O Brasil venceu todos os adversários com facilidade, e entrou em campo
para disputar a final com o Uruguai como favorito, pois tinha uma equipe muito
melhor do que as equipes competidoras.
Com o estádio lotado, mais de 200.000 espectadores, fomos derrotados por
2 x 1. Foi uma decepção. Os nossos supercraques foram vencidos, e aprendemos
com amargura que ninguém é imbatível e que os adversários também sabem jogar e
podem vencer.
A decepção de 1950 foi esquecida pela maravilhosa vitória da seleção
brasileira na Copa do Mundo da Suécia em 1958, quando mostramos ao mundo
craques espetaculares como Pelé, Garrincha, Didi e Nilton Santos, entre outros.
Em 1962, no Chile, repetimos a dose, o mesmo acontecendo depois, no
México, em 1970, quando fomos tri campeões mundiais.
Os jogadores brasileiros passaram a ser considerados os melhores do
mundo, e houve um grande êxodo de jogadores para o exterior.

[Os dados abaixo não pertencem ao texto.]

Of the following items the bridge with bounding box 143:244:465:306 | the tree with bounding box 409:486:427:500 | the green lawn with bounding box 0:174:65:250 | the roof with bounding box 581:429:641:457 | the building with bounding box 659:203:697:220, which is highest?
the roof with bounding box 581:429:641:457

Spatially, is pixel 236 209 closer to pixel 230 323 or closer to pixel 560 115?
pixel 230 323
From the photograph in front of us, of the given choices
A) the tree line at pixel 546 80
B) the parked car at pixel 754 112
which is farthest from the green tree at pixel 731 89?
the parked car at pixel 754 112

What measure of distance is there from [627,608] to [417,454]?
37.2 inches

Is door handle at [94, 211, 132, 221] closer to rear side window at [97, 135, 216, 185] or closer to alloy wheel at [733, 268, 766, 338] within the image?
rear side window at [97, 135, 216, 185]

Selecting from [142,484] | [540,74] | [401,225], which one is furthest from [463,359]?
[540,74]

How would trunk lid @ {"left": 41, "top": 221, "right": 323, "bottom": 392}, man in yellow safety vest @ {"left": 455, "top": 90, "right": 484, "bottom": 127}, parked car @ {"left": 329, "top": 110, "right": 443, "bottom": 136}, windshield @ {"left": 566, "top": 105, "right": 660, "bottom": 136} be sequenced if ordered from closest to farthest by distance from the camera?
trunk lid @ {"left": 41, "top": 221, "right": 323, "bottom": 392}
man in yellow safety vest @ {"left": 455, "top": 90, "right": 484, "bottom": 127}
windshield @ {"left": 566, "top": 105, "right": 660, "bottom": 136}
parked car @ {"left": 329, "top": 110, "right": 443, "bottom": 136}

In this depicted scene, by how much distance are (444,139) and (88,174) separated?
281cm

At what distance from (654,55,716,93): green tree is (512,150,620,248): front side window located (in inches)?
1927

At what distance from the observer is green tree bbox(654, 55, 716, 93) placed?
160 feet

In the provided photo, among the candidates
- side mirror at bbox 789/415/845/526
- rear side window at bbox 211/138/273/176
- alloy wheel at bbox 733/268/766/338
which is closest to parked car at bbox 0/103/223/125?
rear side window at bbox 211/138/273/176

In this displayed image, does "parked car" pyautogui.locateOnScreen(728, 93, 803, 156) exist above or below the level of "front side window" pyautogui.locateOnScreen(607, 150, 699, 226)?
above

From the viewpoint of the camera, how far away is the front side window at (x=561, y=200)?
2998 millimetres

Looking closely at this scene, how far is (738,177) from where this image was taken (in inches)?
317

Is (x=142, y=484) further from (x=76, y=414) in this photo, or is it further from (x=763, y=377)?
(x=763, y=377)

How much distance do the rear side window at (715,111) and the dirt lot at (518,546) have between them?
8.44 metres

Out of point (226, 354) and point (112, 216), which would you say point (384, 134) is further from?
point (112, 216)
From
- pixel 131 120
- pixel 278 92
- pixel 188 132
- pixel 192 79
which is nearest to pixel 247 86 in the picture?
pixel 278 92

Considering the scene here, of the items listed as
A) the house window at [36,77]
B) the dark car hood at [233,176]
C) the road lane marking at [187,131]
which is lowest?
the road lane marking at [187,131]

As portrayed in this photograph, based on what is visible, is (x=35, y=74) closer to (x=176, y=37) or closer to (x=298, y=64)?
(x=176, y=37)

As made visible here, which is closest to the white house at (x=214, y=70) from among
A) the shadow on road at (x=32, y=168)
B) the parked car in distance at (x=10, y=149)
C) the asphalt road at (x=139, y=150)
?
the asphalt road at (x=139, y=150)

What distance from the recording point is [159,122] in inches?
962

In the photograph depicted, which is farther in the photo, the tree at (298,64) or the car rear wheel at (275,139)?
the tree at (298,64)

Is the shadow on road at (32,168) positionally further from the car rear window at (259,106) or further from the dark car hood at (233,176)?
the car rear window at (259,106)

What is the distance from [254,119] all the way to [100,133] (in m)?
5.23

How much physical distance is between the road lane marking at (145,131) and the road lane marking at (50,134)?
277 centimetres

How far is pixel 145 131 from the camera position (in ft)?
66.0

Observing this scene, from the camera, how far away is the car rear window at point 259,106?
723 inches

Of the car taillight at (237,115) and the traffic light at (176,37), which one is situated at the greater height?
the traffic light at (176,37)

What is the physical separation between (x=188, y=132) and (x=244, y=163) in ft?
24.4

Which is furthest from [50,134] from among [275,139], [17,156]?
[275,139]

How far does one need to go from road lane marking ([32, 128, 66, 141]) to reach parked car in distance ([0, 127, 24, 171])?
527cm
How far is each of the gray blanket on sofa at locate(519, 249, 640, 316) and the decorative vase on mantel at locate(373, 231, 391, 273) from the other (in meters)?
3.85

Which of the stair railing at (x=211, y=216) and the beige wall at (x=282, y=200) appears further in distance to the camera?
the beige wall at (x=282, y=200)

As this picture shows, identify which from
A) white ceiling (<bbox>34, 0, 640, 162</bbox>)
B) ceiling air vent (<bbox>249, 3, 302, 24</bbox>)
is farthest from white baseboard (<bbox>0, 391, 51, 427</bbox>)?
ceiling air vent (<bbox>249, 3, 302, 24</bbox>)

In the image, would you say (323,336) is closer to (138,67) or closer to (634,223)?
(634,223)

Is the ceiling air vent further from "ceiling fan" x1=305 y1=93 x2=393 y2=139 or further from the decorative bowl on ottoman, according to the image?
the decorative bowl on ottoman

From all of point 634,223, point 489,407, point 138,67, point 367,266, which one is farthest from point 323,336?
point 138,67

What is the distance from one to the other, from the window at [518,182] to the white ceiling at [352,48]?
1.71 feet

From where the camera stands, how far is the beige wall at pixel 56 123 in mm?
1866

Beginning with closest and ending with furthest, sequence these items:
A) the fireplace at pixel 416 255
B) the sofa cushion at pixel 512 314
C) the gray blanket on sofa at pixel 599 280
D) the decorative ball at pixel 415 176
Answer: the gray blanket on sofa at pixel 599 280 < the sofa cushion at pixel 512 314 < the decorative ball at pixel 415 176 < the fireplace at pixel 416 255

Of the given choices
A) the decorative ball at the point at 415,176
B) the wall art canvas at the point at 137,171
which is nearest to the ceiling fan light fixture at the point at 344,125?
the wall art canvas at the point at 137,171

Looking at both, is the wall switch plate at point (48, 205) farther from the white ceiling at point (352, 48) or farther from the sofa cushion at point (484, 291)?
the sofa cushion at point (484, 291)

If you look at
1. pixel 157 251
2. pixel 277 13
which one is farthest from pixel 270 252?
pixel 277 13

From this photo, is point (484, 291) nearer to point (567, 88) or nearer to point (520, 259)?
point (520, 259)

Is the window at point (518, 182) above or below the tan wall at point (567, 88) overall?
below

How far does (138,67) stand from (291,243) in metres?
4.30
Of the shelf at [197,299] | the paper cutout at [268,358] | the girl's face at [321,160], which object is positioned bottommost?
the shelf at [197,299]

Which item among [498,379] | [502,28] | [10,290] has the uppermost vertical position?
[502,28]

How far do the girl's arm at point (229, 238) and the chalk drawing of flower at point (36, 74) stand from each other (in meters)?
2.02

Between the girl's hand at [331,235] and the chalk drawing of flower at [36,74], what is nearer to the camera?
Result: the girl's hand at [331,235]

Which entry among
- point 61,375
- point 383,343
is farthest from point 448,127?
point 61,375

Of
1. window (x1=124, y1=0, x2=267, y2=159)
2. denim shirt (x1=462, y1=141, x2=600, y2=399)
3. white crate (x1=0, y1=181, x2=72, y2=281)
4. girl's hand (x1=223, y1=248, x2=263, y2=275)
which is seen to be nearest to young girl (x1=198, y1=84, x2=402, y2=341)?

Quando o Brasil entrava em campo, os adversários tremiam diante da camisa
amarela de nossa seleção.
O Brasil alcançou o tetra e posteriormente o penta campeonato, sempre
demonstrando muita técnica, garra e superioridade ante os países mais poderosos
do mundo na prática do futebol.
Fomos acostumados a ganhar. O Brasil era considerado por todos o país do
futebol, e sempre entrava em campo para disputar o título de campeão.
Quem viu jogadores do nível de Zizinho, Ademir da Guia, Leônidas, Didi,
Garrincha e o maior deles, Pelé, não pode entender como hoje aquele futebol de
sonho tenha se transformado em um futebol monótono, de troca de passes no meio
do campo, sem trazer perigo aos adversários.
Durante 90 minutos, são poucos os lances de brilho, de jogadas
individuais acima da média, de demonstração de garra e de vontade de vencer.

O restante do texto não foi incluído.